A proposito di torinesi… De Laurentiis, suo amico, è originario di Torre Annunziata…

“… Io sapevo che era di Castellammare di Stabia”.

No, no, radicate origini torresi…

“Allora m'ha fatt' fesso (ride, ndr)”.

Dicevamo, a proposito di torinesi: dicembre non è iniziato benissimo per il Napoli visto che la Juve ha vinto al San Paolo. Cosa pensa, da navigato tifoso azzurro?

“E’ un momento, passerà. Il Napoli di Sarri è straordinario, ma nessuno è perfetto. Prima o poi doveva succedere qualcosa. Bene, è successo e ce simm’ levate ‘o penziero (ride, ndr). Pensiamo ad andare avanti con soddisfazione e affetto di tutto il pubblico, di tutti i tifosi che ora, ovviamente, stanno comm’ ‘e pazzi al pari di De Laurentiis. Aurelio mi invita spesso a vedere la partita allo stadio, ma io preferisco rilassarmi al caldo, mi ‘ciaciareo’ in una bella poltrona davanti alla tv. Lui dice “no, tu devi venire sugli spalti con me, mi porti bbuono, devi venire sempre”. Ci andavo qualche volta, ma da quando ha detto queste cose non sono più andato. Manc’ ‘e cani perde una partita s’ ‘a piglia cu mme (ride, ndr)”.

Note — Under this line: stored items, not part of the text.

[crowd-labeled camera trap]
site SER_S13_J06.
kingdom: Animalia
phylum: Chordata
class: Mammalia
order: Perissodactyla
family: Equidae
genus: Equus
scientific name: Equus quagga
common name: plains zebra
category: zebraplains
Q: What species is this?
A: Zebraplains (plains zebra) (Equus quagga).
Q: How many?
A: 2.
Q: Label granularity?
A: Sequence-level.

Nei mesi scorsi, a Bologna, una mostra fotografica sui Beatles: tra i protagonisti assoluti anche Peppino Di Capri, il nostro baronetto napoletano. 

“Si è creata una bella fusione tra noi in quel periodo anche perché avevamo la stessa casa di distribuzione, la Carisch. Per il concerto a Roma, al teatro Adriano, venne fuori una bella sinergia:  facevo un genere che non era slegato rispetto all’atmosfera che avevano creato loro. Giravano con questi “armadi” enormi dietro: bei ricordi, altri tempi”.

Se le dico George Harrison…

“Un grande. Ha fatto dei pezzi, anche da solista, uno più bello dell’altro. Penso a My sweet Lord su tutti, stupendo. Un simpatico personaggio. Lo ricordo mentre, a gesti, mi proibiva di riprendere un po’ del loro spettacolo. Si girò verso di me e mi fece capire che era vietato. Mi tolsi la mia cinepresa 16mm e gli dissi: “guarda che faccio parte del gruppo”. E lui col ditone mi diede l’ok”.

Pasolini, grande intellettuale, non sembrò entusiasta dei Fab Four, mentre in Italia Peppino Di Capri era già un idolo.

“Mi sorprese. In verità, da un grande intellettuale come lui non mi aspettavo nemmeno che su una spiaggia, su un molo di Ischia, adesso non ricordo benissimo, mi chiedesse, con un microfono in mano, cosa fosse l’amore. E tu ‘o vvuò sapè ‘a me in cinque minuti? (ride, ndr)”. Lo “arronzai” un po’ anche perché non sapevo chi fosse del tutto. Erano gli anni ’50, prima dei Beatles. Poi col tempo è diventato il grande Pier Paolo Pasolini che tutti conosciamo. All’epoca avevo 19 anni e avevo fatto da poco i primi dischi e il pubblico iniziava a seguirmi”.

Il sogno, oggi, di Peppino di Capri…

“Resistere ancora un paio d’anni e dare qualcosa di forte. E, se possibile, curare di più il mercato estero dove si ha il bisogno di “Italia”, di canzoni vere, italiane, in cui si capiscono le parole e in cui non ci sono esperimenti da web”.